> [Tarefas do exercício]:
a) No texto sobre o amor, aponte todas as ações da mãe citadas na frase que começa com "Eu já estava pronta para viajar a trabalho".
b) Digite novamente, tal como está no texto sobre o amor, tudo desde "ACORDA, NEGA! por" até "ressoam na gente.".

━━━━━ Texto base

ACORDA, NEGA! por Cris Couto

EU SEI QUE VOCÊ ME AMA

Após alguns revezes, percebo que o mês de agosto tem se acostumado a me receber em silêncio. Cada vez mais, tenho guardado esses dias para pensar nas formas que o amor se faz presente em minha vida.

O amor de mãe é o meu ápice. Ela amou meu pai à beira do infinito e da loucura. A separação de corpos preservou pouco tempo sua existência e a maior parte de sua essência. Quando decidiu morar com os filhos, amor foi sinônimo de sacrifício. Frente aos filhos e para os filhos, sempre foi a nossa leoa. Em seu quarto, sozinha, ensopava os lençóis de lágrimas. Já tinha passado por muitas tormentas e sua herança perene e valiosa são seus desejos que ressoam na gente.

Madrugada insólita e insana. Eu já estava pronta para viajar a trabalho quando ela acordou, me abraçou, chorou e pediu perdão. Não havia o que perdoar, todos foram gestos de seu infinito amor por mim e por meu filho. Sentiu a dor no peito, mas não entregou. Fez que me ouvia e lançou, pela última vez, o olhar mais doce que conheço nesse mundo. Até hoje, ando meio sem chão.

Dos parceiros que tive, carinho e aconchego eram o nosso “em comum”.  Mergulhei em paixões quentes e dispensei enlaces mornos. Os avassaladores me deixaram em frangalhos. Os sinceros são parte de quem sou, parte de minha história.

Na busca de amizades sinceras, tropecei em relações utilitaristas. Sina: foram várias e estavam em todos os lugares por onde passei. Quando eu não servia mais ou quando outra pessoa servia mais do que eu, começava a perceber que o grande engano era a minha crença no amor amigo, de bem comum, sem vantagem ou interesse particular.

Depois de duras quedas, amar sempre fica só para as fortes.

━━━━━━━━━━
━━━━━ Dados fornecidos

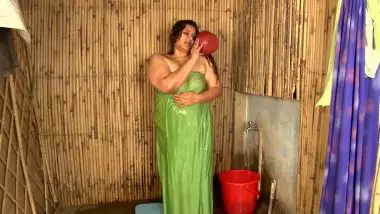 Desi Aunty Bbw Petticoat Ass Bath Mms fuck indian pussy sex on ...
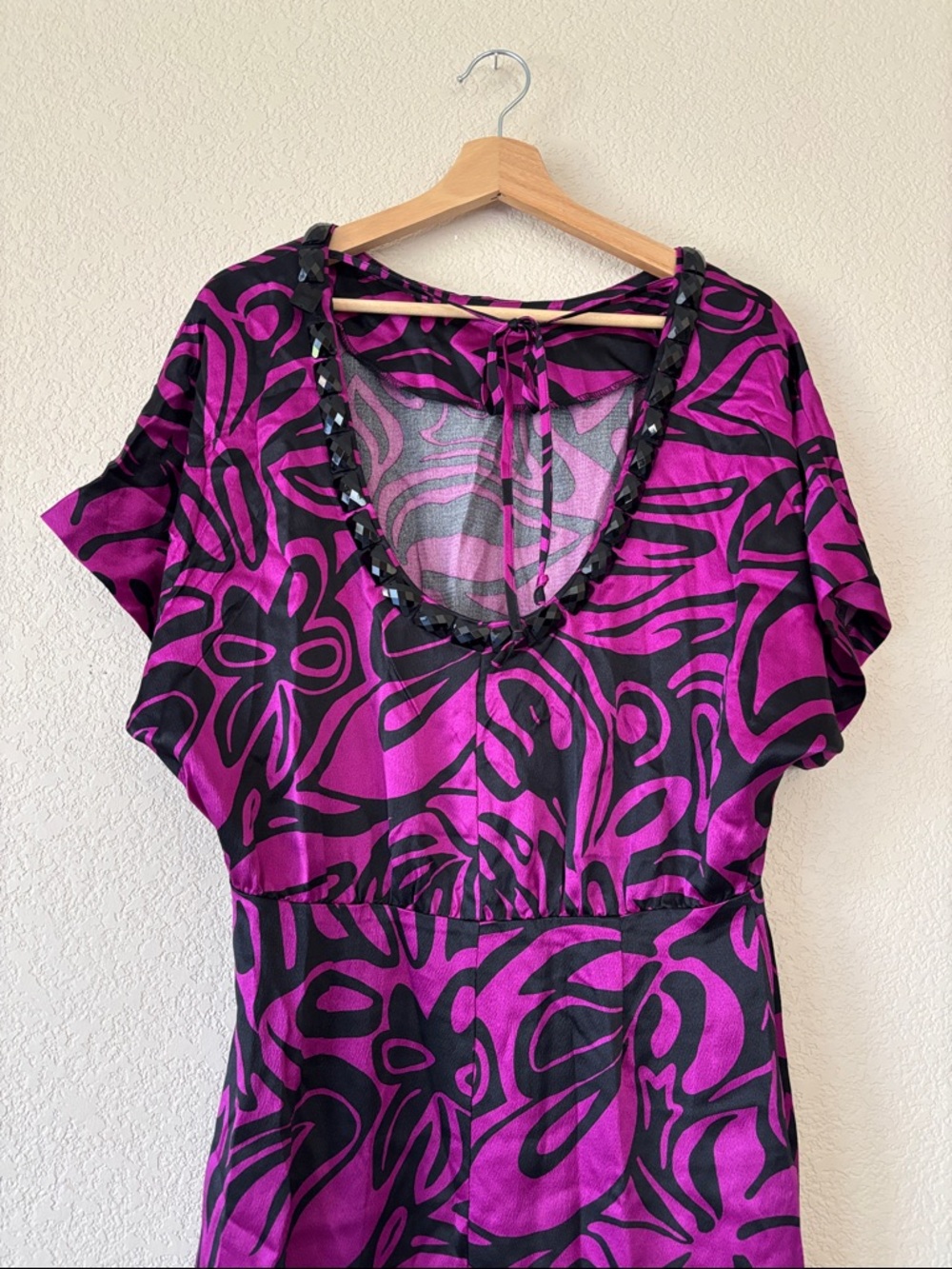 Trina Turk Magenta And Black Abstract Floral Silk Sheath Dress - Picture 5 of 5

━━━━━━━━━━

> [Respostas do exercício]:
a)
acordou
me abraçou
chorou
pediu perdão

b)
ACORDA, NEGA! por Cris Couto

EU SEI QUE VOCÊ ME AMA

Após alguns revezes, percebo que o mês de agosto tem se acostumado a me receber em silêncio. Cada vez mais, tenho guardado esses dias para pensar nas formas que o amor se faz presente em minha vida.

O amor de mãe é o meu ápice. Ela amou meu pai à beira do infinito e da loucura. A separação de corpos preservou pouco tempo sua existência e a maior parte de sua essência. Quando decidiu morar com os filhos, amor foi sinônimo de sacrifício. Frente aos filhos e para os filhos, sempre foi a nossa leoa. Em seu quarto, sozinha, ensopava os lençóis de lágrimas. Já tinha passado por muitas tormentas e sua herança perene e valiosa são seus desejos que ressoam na gente.